Fixed loan and savings contracts are negative for differences due to different interest rates. Compared to another financing they lead to considerable disadvantages.
The Germans when it comes to money, two preferences. One love is home savings contracts, and the other love is real estate. The hunt for low-interest rates is a national sport, and the hunt for income-related expenses is a widespread disease. But the understandable desire for skimmed interest and tax benefits should not obscure the fact that savings contracts and real estate are pure poison in certain cases. Especially “sweeping” action shows the mixture at investments where both contracts are linked together, for example in rented properties. Apartments with the decent rental return and solid financing are the sky, but over-priced real estate and savings contracts are hell. This is evident in the following example.
The president of a court, 50 years old, and the principal of a high school, 48, earning 150,000 euros per year. Of these, one third goes to the state treasury. In these duties, it is no wonder that the two officials have “intense” search for ways to reduce the high tax burden. has shared are the academics who place great emphasis on safety and soundness, with a broker who sold them two condominiums a year ago. The two properties have cost with the usual incidental costs about 600,000 euros, are in the same building and are each 90 square meters. The monthly rent is ten euros per square meter so that investors are taking about 1,800 euros per month. The returns are indeed mediocre, as the ratio of income account shows the purchase price: 180 square meters by 10 Euros times 12 months times 100 divided by 600,000 euros resulting 3.6 percent. That’s neither fish nor fowl because such results are also achieved with ten-year bonds.
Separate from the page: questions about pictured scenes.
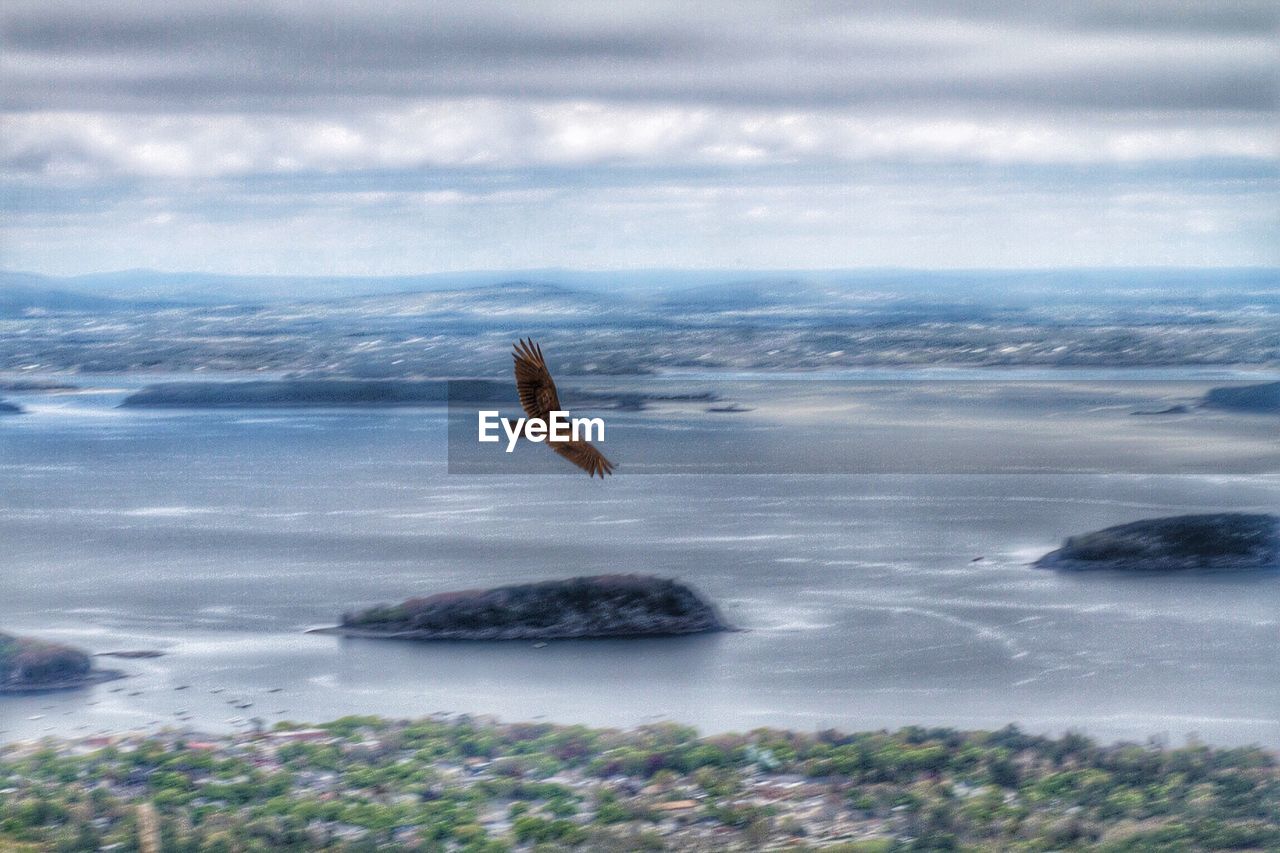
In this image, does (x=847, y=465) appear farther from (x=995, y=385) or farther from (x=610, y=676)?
(x=610, y=676)

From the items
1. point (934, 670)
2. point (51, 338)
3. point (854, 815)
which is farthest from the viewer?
point (51, 338)

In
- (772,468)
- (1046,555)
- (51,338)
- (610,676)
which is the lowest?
(610,676)

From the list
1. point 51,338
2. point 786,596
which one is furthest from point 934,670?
point 51,338

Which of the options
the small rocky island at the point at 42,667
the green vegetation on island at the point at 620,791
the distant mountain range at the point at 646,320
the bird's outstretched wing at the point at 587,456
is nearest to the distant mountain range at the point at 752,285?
the distant mountain range at the point at 646,320

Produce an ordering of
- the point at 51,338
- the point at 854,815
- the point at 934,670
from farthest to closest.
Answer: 1. the point at 51,338
2. the point at 934,670
3. the point at 854,815

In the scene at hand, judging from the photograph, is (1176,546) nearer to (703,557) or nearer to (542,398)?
(703,557)

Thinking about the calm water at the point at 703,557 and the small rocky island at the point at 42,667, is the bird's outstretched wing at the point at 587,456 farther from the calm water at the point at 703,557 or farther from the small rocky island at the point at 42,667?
the small rocky island at the point at 42,667
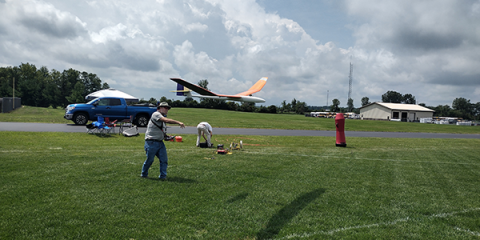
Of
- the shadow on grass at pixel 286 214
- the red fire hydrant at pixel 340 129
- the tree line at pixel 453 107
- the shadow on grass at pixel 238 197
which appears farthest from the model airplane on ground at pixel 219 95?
the tree line at pixel 453 107

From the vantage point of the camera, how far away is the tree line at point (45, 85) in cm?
7406

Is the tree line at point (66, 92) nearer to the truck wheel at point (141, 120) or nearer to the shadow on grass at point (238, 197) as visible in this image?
the truck wheel at point (141, 120)

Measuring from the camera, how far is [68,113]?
Result: 18.9m

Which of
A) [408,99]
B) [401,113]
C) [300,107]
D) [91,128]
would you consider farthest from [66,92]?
[408,99]

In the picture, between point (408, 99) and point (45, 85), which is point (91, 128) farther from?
point (408, 99)

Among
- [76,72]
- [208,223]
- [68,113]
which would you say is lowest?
[208,223]

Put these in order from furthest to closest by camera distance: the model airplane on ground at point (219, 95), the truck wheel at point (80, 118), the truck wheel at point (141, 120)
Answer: the truck wheel at point (141, 120) < the truck wheel at point (80, 118) < the model airplane on ground at point (219, 95)

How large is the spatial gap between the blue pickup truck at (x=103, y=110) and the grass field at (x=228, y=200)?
1138 cm

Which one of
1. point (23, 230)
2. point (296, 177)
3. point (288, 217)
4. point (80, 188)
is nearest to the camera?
point (23, 230)

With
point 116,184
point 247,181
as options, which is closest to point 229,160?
point 247,181

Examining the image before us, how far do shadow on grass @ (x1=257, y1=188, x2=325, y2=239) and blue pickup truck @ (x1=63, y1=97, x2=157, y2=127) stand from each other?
17.3 m

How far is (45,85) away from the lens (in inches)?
3369

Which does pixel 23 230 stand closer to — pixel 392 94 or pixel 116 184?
pixel 116 184

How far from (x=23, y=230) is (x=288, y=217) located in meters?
3.72
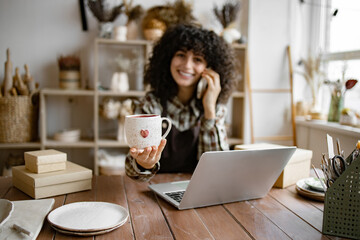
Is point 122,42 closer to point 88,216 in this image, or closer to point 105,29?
point 105,29

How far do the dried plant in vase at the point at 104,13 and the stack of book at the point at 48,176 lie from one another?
1816 millimetres

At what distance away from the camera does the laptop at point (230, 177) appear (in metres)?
0.99

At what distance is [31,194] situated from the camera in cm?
112

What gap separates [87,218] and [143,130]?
29cm

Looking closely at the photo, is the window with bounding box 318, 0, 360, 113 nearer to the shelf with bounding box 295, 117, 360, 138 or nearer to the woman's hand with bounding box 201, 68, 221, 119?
the shelf with bounding box 295, 117, 360, 138

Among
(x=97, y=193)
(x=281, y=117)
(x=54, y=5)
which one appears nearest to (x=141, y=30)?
(x=54, y=5)

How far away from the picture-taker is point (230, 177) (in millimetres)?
1055

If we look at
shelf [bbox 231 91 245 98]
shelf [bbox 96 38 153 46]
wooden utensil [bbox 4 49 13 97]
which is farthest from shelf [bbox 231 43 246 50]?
wooden utensil [bbox 4 49 13 97]

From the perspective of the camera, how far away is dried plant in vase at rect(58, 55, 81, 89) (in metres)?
2.80

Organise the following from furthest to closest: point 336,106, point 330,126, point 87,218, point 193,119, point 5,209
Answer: point 336,106 < point 330,126 < point 193,119 < point 87,218 < point 5,209

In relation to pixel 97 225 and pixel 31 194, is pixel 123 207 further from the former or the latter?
pixel 31 194

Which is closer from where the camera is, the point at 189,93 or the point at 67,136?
the point at 189,93

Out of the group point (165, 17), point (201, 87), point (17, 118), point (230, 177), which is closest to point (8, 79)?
point (17, 118)

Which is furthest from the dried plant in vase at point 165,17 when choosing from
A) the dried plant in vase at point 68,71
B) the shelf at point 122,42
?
the dried plant in vase at point 68,71
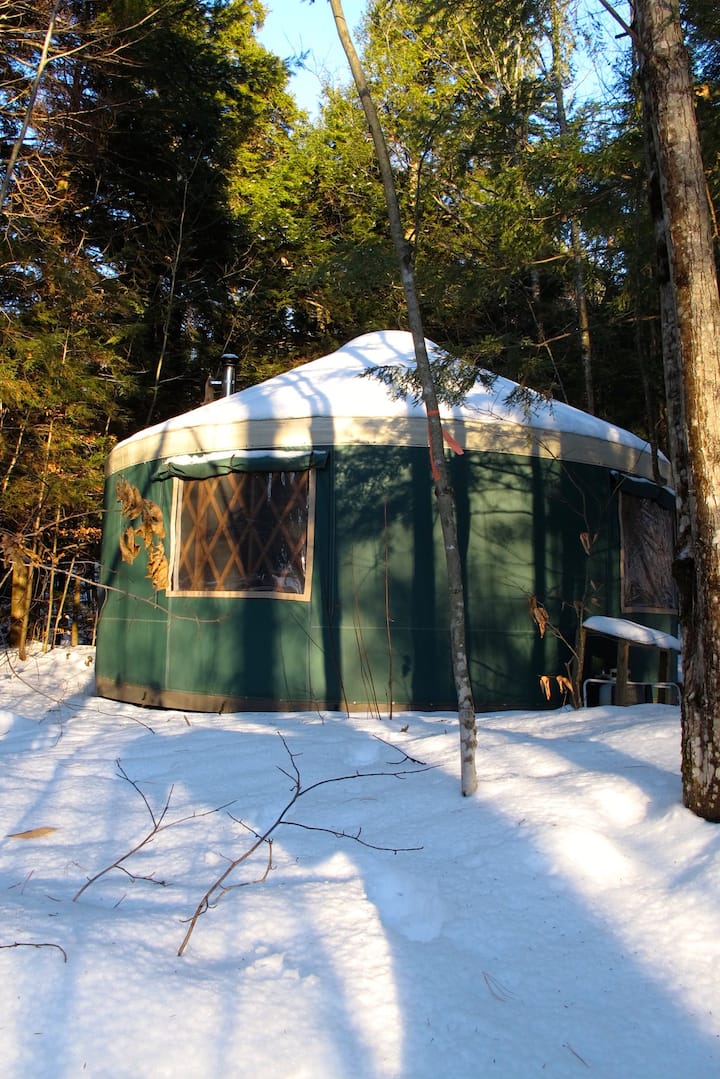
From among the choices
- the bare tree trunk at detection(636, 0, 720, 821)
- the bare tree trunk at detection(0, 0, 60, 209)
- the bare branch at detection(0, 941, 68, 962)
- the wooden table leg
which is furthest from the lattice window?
the bare branch at detection(0, 941, 68, 962)

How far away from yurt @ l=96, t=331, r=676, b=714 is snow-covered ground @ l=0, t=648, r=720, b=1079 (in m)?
1.66

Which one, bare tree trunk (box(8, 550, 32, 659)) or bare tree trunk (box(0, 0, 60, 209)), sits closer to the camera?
bare tree trunk (box(0, 0, 60, 209))

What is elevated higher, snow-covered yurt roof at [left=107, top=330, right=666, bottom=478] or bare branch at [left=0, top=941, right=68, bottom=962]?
snow-covered yurt roof at [left=107, top=330, right=666, bottom=478]

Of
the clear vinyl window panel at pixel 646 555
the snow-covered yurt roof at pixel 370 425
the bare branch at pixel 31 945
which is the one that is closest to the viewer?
the bare branch at pixel 31 945

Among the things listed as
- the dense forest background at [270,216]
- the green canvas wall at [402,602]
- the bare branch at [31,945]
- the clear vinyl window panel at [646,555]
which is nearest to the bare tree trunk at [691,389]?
the dense forest background at [270,216]

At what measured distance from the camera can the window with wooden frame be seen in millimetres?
4992

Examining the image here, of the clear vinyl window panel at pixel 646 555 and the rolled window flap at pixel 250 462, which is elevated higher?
the rolled window flap at pixel 250 462

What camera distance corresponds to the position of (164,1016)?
136 cm

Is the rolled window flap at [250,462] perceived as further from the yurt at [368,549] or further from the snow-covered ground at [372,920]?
the snow-covered ground at [372,920]

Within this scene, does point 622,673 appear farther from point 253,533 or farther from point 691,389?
point 691,389

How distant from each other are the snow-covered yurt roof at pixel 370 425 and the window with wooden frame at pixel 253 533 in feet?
0.74

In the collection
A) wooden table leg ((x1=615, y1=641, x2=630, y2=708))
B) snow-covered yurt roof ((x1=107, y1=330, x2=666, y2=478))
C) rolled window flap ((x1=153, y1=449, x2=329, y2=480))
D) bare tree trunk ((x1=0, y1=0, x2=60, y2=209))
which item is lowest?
wooden table leg ((x1=615, y1=641, x2=630, y2=708))

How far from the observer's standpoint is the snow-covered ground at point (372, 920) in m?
1.35

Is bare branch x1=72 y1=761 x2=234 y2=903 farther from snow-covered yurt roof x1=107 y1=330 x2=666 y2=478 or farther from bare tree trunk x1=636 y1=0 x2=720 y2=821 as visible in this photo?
snow-covered yurt roof x1=107 y1=330 x2=666 y2=478
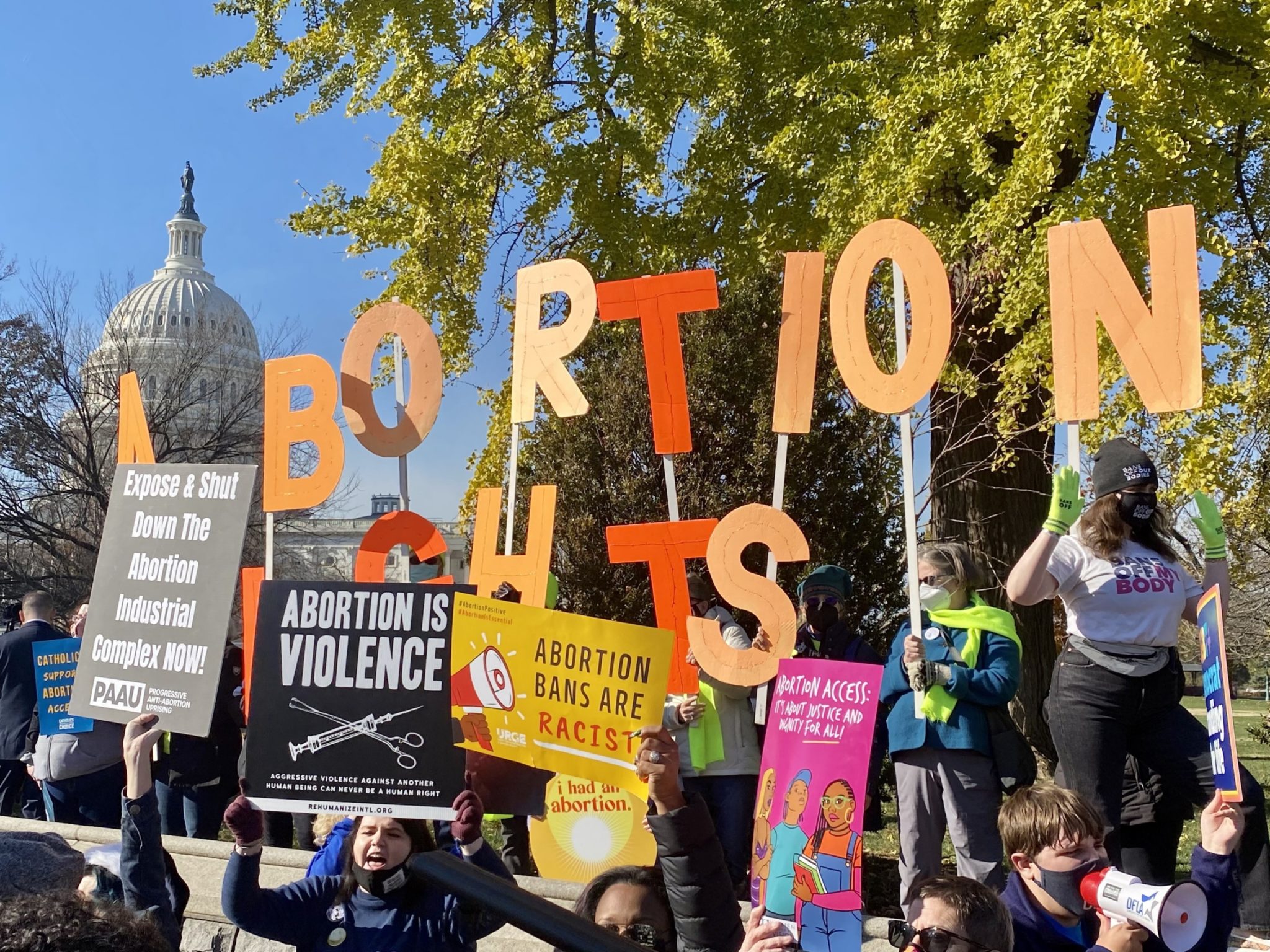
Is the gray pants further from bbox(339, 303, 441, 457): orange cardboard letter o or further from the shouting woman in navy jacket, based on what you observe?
Answer: bbox(339, 303, 441, 457): orange cardboard letter o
The 3.6 percent of homes are most likely an “overoptimistic” result because repairs will incur first in ten years at the latest. In addition, it should be noted that the utilities ‘lost’ fees are not recouped when selling. Rounding out the questionable investment by funding. The two officials had with the purchase of the objects “only” 100,000 euros in the money-box so that they have “confidence” turned to their local bank. There, investors enjoy for years as Fixangestellte as the Austrian says the absolute best reputation. Consequently, the financing of the real estate was not a problem. Now, however, investors have a problem because the loan officers proposed financing, which is a medium-sized hail.
The man sold to investors in cooperation with the representatives of the friendly Bausparkasse a fixed loan that is to be replaced in seven years by a building society loan. The conditions of this “dream solution” seem at first glance, impressive because of the hard credit costs only 4 percent, the subsequent savings loans will be even for 3.75 percent, but on closer analysis shows that the effective cost is nearly 5 percent.